Started messing around with GhostBSD for my security related blog post, and the first search result I got for “GhostBSD security” on my search engine (which for now is Brave) is an article titled Security, intended to “collect information to harden your system.”

However, one thing the recommended test suite (Lynis) can’t really detect is the packages in Ports that are unmaintained. Firstly, the Ports are a collection of unofficial packages for FreeBSD, maintained by volunteers, similar to the AUR. As such, not all packages are maintained; installing Qutebrowser from the ports (through pkg, the official package manager) installed two libraries that were unmaintained, alsa-lib and alsa-plugins. It also mentions the port is deprecated, and uses Python 2.7 (I don’t know why, Qutebrowser uses Python 3.9).

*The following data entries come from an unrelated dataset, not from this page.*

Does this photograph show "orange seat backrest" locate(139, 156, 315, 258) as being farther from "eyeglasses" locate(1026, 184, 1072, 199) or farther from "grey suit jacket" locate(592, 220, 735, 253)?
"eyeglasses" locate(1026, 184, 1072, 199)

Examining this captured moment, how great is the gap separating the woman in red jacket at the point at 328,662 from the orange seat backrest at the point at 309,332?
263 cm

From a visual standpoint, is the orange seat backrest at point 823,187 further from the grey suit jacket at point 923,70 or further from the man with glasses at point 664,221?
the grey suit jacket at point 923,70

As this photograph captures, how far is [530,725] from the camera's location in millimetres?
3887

I appreciate the package manager being very forward with this information; I am curious to see how the reporting system works in the Ports if a maintainer becomes inactive, or if it is entirely voluntary, and how this compares to the aforementioned AUR (I haven’t researched it there, either). The version of Qutebrowser installed is one point release behind the latest release (FreeBSD ports is on v2.5.1, upstream is v2.5.2 as of June 22, 2022).

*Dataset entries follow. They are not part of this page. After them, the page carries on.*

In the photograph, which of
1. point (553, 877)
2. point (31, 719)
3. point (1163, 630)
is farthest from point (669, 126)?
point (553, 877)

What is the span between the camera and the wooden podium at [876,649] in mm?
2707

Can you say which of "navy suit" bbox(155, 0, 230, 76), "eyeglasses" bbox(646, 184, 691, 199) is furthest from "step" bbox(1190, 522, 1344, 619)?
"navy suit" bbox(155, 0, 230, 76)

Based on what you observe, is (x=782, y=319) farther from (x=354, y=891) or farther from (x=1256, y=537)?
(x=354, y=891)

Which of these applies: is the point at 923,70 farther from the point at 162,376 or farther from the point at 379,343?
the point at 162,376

The Port also uses QtWebEngine 5.15.2, which is based on Chromium 83.0.4103.122. This is the last I will mention this port, however, because it is by no means mandatory, or included in the base install. I just bring it up in a point of reference that, just like with the AUR, the packages are not official, nor are they universally up to date; however, unlike the AUR (and more similar to PPA’s), they are available to be installed with the official package manager, like using an AUR helper on Arch Linux.

Back to the security page.

The version of Lynis when I tested this was also one version behind (3.0.7 instead of 3.0.8), with 3.0.7 having been released on January 18, 2022, and 3.0.8 on May 17, 2022. Lynis 3.0.7 gave a hardening index of 65 after I made a couple changes for the sake of the VM (disable moused to fix a mouse issue (which it did not, I had to use xmodmap), installed a better terminal and wm (st and awesome, as well as packages for my config), as well as installing guest additions).

It detected a firewall (which is correct, IPFW is autostarted and configured by the installer, although it’s mostly just protecting loopback traffic). Most of the test either had green or white text, with some yellow and (at the very bottom) a few red. Overall, it seems pretty good so far on initial inspection.